The lifecycle of periodical cicadas is an interesting one. They spend most of their lives underground, in the nymph stage, feeding on root sap. After 13 or 17 years (depending on species), they emerge in April-May when soil temperatures reach approximately 64°F. In St Louis, in early May we started to see a few cicadas here and there. Within five days, they were suddenly everywhere – covering tree trunks, the sides of houses, and swarming through treetops.

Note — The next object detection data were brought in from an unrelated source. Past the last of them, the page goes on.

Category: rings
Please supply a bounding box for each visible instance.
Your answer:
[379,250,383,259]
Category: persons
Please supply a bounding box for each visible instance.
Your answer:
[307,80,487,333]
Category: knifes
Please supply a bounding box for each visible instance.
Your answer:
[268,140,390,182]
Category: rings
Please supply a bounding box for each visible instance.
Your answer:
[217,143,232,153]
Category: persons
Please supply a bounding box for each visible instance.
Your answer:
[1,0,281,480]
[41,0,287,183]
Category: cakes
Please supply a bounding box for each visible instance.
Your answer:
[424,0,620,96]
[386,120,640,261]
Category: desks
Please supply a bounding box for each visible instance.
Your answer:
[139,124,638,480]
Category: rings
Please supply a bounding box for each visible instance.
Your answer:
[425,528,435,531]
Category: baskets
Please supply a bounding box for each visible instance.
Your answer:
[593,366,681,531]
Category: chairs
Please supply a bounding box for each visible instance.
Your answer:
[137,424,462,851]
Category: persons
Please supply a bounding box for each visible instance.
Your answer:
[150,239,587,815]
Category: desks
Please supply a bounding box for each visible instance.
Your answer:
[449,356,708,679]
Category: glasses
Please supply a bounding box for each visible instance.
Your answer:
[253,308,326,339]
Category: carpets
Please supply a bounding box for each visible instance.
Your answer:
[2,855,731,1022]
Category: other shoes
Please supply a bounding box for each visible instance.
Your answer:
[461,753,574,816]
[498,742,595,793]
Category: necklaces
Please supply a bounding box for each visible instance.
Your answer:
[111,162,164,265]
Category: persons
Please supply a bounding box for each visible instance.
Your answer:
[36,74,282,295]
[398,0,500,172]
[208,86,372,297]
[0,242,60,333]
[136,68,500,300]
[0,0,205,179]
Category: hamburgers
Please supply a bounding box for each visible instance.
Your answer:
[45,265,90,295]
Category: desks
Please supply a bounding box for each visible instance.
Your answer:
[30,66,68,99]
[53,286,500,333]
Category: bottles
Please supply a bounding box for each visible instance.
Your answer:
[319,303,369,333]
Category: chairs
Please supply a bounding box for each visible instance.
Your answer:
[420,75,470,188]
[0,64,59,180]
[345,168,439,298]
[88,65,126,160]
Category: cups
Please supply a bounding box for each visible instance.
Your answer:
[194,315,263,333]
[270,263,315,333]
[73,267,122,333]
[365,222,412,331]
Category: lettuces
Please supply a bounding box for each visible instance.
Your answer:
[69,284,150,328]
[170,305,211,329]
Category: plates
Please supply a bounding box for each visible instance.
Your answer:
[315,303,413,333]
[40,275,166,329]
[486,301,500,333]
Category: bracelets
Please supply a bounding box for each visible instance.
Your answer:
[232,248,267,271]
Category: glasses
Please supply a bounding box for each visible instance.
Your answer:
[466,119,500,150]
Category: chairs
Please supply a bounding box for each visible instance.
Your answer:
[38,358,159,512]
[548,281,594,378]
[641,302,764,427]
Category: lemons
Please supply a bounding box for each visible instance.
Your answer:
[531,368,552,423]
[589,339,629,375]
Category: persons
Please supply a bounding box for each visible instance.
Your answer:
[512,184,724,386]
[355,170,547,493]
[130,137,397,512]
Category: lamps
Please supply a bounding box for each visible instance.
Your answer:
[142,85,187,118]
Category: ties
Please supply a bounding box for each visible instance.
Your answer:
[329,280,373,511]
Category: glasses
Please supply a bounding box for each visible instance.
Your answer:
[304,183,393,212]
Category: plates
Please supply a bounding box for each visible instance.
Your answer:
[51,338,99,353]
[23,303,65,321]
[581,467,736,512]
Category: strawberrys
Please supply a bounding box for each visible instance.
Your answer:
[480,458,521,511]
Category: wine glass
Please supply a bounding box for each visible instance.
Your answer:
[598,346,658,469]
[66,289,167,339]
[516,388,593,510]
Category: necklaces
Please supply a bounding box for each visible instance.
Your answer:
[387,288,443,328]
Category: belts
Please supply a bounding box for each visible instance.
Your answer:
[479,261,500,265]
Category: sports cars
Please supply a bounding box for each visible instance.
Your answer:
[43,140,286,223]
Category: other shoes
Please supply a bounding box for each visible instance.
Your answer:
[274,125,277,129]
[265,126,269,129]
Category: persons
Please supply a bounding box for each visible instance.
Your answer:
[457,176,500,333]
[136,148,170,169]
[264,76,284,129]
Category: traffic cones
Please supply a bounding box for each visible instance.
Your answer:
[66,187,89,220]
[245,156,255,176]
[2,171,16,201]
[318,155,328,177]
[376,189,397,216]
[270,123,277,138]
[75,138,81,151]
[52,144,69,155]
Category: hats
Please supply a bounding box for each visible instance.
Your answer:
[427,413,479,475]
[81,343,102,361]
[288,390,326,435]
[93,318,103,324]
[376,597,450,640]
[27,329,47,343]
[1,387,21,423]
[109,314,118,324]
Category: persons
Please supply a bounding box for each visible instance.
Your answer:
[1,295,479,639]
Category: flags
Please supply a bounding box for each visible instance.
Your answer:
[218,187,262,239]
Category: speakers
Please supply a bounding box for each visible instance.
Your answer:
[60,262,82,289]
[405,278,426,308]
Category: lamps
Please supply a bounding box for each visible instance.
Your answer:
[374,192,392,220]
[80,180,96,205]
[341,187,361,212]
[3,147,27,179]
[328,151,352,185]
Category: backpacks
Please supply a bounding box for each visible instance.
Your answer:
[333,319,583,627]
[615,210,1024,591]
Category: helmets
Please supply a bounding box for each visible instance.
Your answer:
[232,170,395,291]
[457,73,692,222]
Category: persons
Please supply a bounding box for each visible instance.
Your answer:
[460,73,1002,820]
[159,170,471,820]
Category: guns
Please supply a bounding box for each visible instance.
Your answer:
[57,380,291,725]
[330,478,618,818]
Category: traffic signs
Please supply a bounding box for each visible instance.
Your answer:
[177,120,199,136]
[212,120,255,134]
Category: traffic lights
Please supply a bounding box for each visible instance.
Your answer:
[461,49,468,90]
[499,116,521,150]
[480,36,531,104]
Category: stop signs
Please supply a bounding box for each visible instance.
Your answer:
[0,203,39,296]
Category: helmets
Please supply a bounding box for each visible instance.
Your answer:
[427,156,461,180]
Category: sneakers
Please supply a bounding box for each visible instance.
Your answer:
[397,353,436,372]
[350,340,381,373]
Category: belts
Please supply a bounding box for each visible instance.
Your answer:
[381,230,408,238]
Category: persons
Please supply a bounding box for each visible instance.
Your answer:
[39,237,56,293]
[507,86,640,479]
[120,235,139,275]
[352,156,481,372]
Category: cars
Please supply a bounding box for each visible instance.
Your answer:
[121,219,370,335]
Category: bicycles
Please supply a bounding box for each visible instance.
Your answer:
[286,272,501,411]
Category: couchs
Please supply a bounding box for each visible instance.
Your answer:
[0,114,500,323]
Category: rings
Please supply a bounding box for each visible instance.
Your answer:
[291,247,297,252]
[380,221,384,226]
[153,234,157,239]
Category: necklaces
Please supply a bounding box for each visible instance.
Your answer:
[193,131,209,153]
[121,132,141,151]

But how do cicadas know when to emerge? Scientists believe they use the root sap to track the growth cycle of the trees they feed on. When trees bud in the spring, the sap temporarily contains more amino acids; cicadas use this change to count the number of springs that have passed. Then, when its time, cicada nymphs emerge from the ground and crawl up the nearest vertical surface to molt. The winged adults then clumsily fly around, drink sap from woody shrubs or trees, and look for mates. The males screech out their mating call, often banding together with other males to form a chorus. In St Louis, by May 18th the cicadas got so loud we wore hearing protection when we walked our cats outside (yes, we walk our cats on leash).
Another prominent thing the adults do is urinate – up to 10 feet per second! The sap cicadas feed on is low in nutrients, but high in water content – meaning they consume A LOT of fluid. Because of their digestive system, cicadas process fluid at 300 times their body weight and urinate in a jet stream. It’s so common, it has a nickname - “cicada rain.” Between the noise, cicadas flying into my hair, and getting peed on by cicadas, being outside was pretty unpleasant by late May.
After mating, a female lay her eggs in a groove she makes in a tree limb. Then the adults die en masse, leaving the faint stench of death lingering in the air (in St Louis, this started to happen around June 1st). Thankfully, the smell wasn’t overwhelming like decomposing mammals, but more reminiscent of fertilizer used in crop fields – likely because dead cicadas are chock full of nitrogen (the main ingredient in most fertilizers). This is just another example of how cicadas are a boon for the environment – ending their lives as nutrient-rich plant food for forest soil, gardens, trees, lawns, and wildflowers. Later, when the eggs hatch, nymphs will feed on the exposed sap and then eventually drop to the ground and burrow near the base of the tree – and the cycle begins again. All-in-all, periodical cicadas are above ground for approximately one month of their lives. And if you had just one month to live above ground, would you really live it any differently?